Tuesday, September 13, 2011

Does the Tea Party Actually Matter?

Is the Tea Party a Ponzi scheme?

More than a few progressive Democrats may have already come to this conclusion, but Republican presidential candidates who participated in last night’s debate in Tampa certainly went out of their way to curry favor with Tea Party voters. Some had more at stake than others.

“I know we can do so much better in this country,” said Minnesota Congressman Michele Bachmann in her introduction. “That’s why I’m the chief author of the bill to repeal Dodd-Frank, the bill to repeal Obamacare. And that’s why I brought the voice of the Tea Party to the United States Congress as the founder of the Tea Party Caucus.”

Bachmann described herself as “the leading voice in the wilderness of Washington all summer” against raising the country’s debt ceiling, but Texas Gov. Rick Perry continued to take more wind out of her sails as he fended off attacks from former Massachusetts Gov. Mitt Romney and Congressman Ron Paul on the economy, taxes, Social Security and immigration. She found her Tea Party mojo, however, when she blasted Perry over his executive order that requires HPV vaccines for girls as young as 11.
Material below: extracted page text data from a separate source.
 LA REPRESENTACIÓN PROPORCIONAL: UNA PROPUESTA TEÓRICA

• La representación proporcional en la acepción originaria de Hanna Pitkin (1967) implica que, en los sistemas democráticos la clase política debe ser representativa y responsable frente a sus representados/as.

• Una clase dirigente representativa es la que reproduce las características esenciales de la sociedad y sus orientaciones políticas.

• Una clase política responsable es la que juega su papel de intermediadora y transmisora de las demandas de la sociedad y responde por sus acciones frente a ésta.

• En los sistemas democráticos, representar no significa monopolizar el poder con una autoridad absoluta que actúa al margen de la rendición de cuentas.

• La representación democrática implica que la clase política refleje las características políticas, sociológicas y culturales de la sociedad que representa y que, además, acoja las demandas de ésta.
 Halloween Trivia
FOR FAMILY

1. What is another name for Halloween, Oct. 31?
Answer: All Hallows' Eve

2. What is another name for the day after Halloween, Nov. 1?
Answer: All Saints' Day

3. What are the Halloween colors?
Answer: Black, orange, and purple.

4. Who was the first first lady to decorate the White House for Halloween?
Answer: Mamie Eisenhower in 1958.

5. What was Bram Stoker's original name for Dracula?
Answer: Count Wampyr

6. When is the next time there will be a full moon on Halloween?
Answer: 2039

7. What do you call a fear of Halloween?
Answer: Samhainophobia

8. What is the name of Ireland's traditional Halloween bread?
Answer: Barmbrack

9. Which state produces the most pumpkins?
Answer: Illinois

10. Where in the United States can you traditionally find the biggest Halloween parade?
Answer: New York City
“I’m a mom. And I’m a mom of three children. And to have innocent little 12-year-old girls be forced to have a government injection through an executive order is just flat out wrong,” said Bachmann. “That should never be done. It’s a violation of a liberty interest.”

Rhetoric and strategic one-liners aside, last night’s debate raises the obvious specter of whether the Tea Party will emerge as a tangible force in 2012. Voters will obviously answer this question at the ballot box, but today’s special election in New York’s Ninth Congressional District for could potentially prove a harbinger of things to come.